Baxstrom v. Herold

PETITIONER: Baxstrom
RESPONDENT: Herold
LOCATION: Antinook Mill

DOCKET NO.: 219
DECIDED BY: Warren Court (1965-1967)
LOWER COURT: State appellate court

CITATION: 383 US 107 (1966)
ARGUED: Dec 09, 1965
DECIDED: Feb 23, 1966

Facts of the case

Question

Media for Baxstrom v. Herold

Audio Transcription for Oral Argument - December 09, 1965 in Baxstrom v. Herold

Earl Warren:

Number 219, Johnnie K. Baxstrom, Petitioner versus R. E. Herold, Director, Dannemora State Hospital.

Mr. Polsky.

Leon B. Polsky:

Mr. Chief Justice, may it please the Court.

Essentially, this case involves the question of the rights to be awarded to the mentally ill and the procedures whereby their mental illness is determined and they are placed in custody.

Mr. Baxstrom was convicted of a crime in the State of New York and he received a sentence of two-and-a-half to three years.

After completing service of that sentence, he was committed to the state hospital where he presently is in custody having served far in excess of the original criminal sentence which was imposed on him.

At the time of his commitment, he appeared before the Surrogate's Court in Clinton County.

He received notice that a commitment proceeding was being instituted against him.

He was afforded a hearing of sorts.

He was not offered counsel.

He was not represented by counsel.

And he took no real part in the proceedings other than to indicate that he did not believe he belonged in the institution to which he was going to dissent.

Thereafter, he sued out several writs of habeas corpus, the last of which has reached this Court.

We claim that the commitment of the petitioner after the exploration of this criminal sentence was the kind of proceeding to which the right to counsel attaches.

We claim this as a right to counsel under the Fourteenth Amendment.

We claim this right to counsel as a specific incident to the due process right to notice and hearing.

We maintain that there is no hearing and can be no hearing in a case of this type if the man is not represented by counsel.

Looking specifically at the record which shows the kind of commitment proceeding we have in this case, Mr.

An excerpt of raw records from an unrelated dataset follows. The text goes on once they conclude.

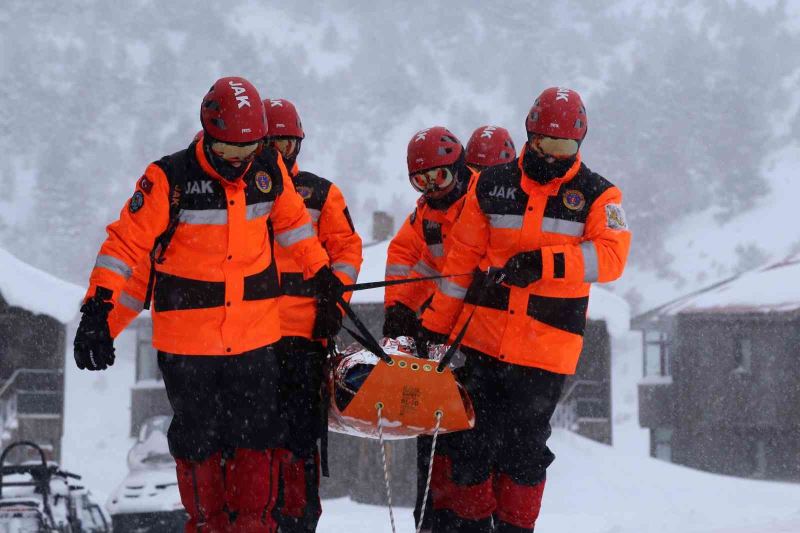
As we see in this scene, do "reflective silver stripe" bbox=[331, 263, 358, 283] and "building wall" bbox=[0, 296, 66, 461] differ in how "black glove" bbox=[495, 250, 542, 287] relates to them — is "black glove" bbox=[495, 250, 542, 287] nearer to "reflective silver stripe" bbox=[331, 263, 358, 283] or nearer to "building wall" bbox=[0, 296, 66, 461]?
"reflective silver stripe" bbox=[331, 263, 358, 283]

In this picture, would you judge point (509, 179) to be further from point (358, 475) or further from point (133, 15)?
point (133, 15)

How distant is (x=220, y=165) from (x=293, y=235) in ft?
1.90

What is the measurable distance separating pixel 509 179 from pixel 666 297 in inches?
4531

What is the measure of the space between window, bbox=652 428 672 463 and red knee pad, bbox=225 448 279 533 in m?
34.9

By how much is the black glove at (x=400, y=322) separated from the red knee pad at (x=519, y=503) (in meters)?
1.17

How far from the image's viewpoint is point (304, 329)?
18.4 feet

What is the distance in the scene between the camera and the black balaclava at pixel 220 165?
15.0ft

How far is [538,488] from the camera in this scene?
4871 mm

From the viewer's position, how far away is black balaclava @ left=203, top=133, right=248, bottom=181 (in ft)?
15.0

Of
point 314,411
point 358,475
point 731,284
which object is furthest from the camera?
point 731,284

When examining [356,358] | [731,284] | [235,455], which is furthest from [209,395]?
[731,284]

Baxstrom was given notice that he was going to appear in the Surrogate's Court on December 6, 1961.

He appeared there without counsel.

The trial judge had already read the certificates of two physicians who were independent of the hospital and when the state law had examined him.

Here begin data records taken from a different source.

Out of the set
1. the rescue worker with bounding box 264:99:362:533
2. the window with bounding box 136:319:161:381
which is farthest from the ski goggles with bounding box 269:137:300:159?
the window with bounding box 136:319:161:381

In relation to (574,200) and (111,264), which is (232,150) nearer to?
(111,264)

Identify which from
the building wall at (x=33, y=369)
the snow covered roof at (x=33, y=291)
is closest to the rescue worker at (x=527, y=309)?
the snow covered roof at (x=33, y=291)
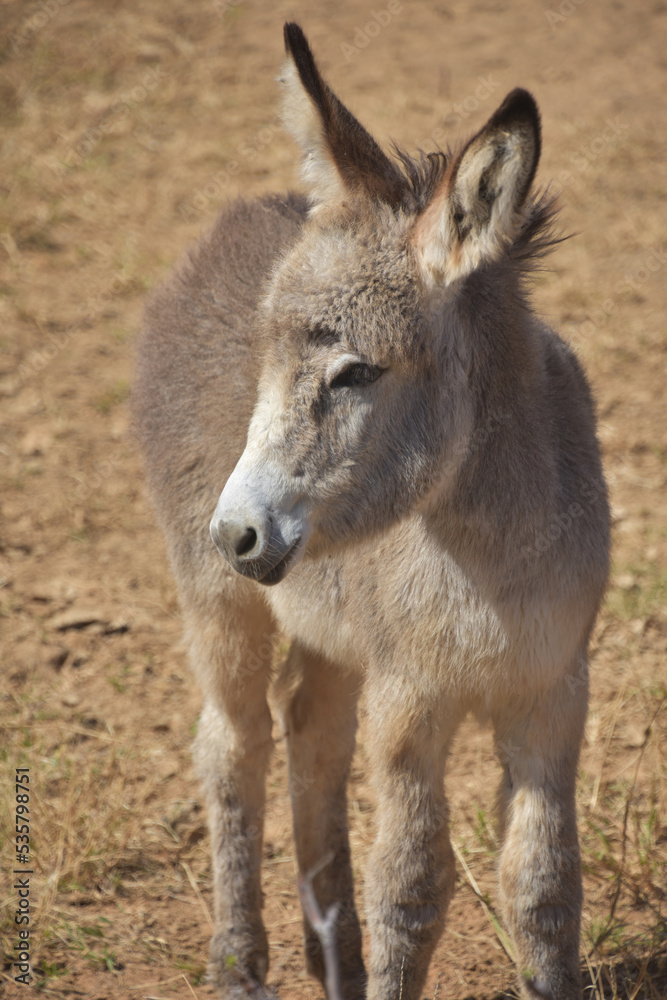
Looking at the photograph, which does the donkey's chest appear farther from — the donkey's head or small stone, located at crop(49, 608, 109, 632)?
small stone, located at crop(49, 608, 109, 632)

Neither those physicians testified at this hearing, yet their certificates were instrumental in having Mr. Baxstrom committed and their certificates with the basis upon which the finding of mental illness was made.

In their certificates, two physicians stated that Mr. Baxstrom possibly had a tendency to be dangerous.

I am not certain what this means but I certainly would hope that had there been an attorney there to represent Mr. Baxstrom at this commitment, he might have developed that possibly has a tendency to be dangerous is not a committable state of being in the State of New York.

In a subsequent habeas corpus hearing, a position testified that he had examined petitioner and found basically that the petitioner was an epileptic and diagnosed, there was no objective sign of this but he diagnosed that there might be brain damage or brain deterioration flowing from the epilepsy and then he described Baxstrom's condition that the patient was irritable, confused, and aggressive after his epileptic seizures like all other epileptics.

Now, I am not trying to re-litigate or litigate because this has never been litigated, the question of whether this man is or is not insane or, was or was not insane.

Abe Fortas:

Did it say, “Like all epileptics?”

Leon B. Polsky:

I beg your pardon?

Abe Fortas:

Does the doctor's script could say, “Like all epileptics?”

Leon B. Polsky:

Yes, Your Honor.

That was the testimony of Doctor Kerr, which I quote -- it was in the proceeding on the first writ, which is record page 27, I believe sir.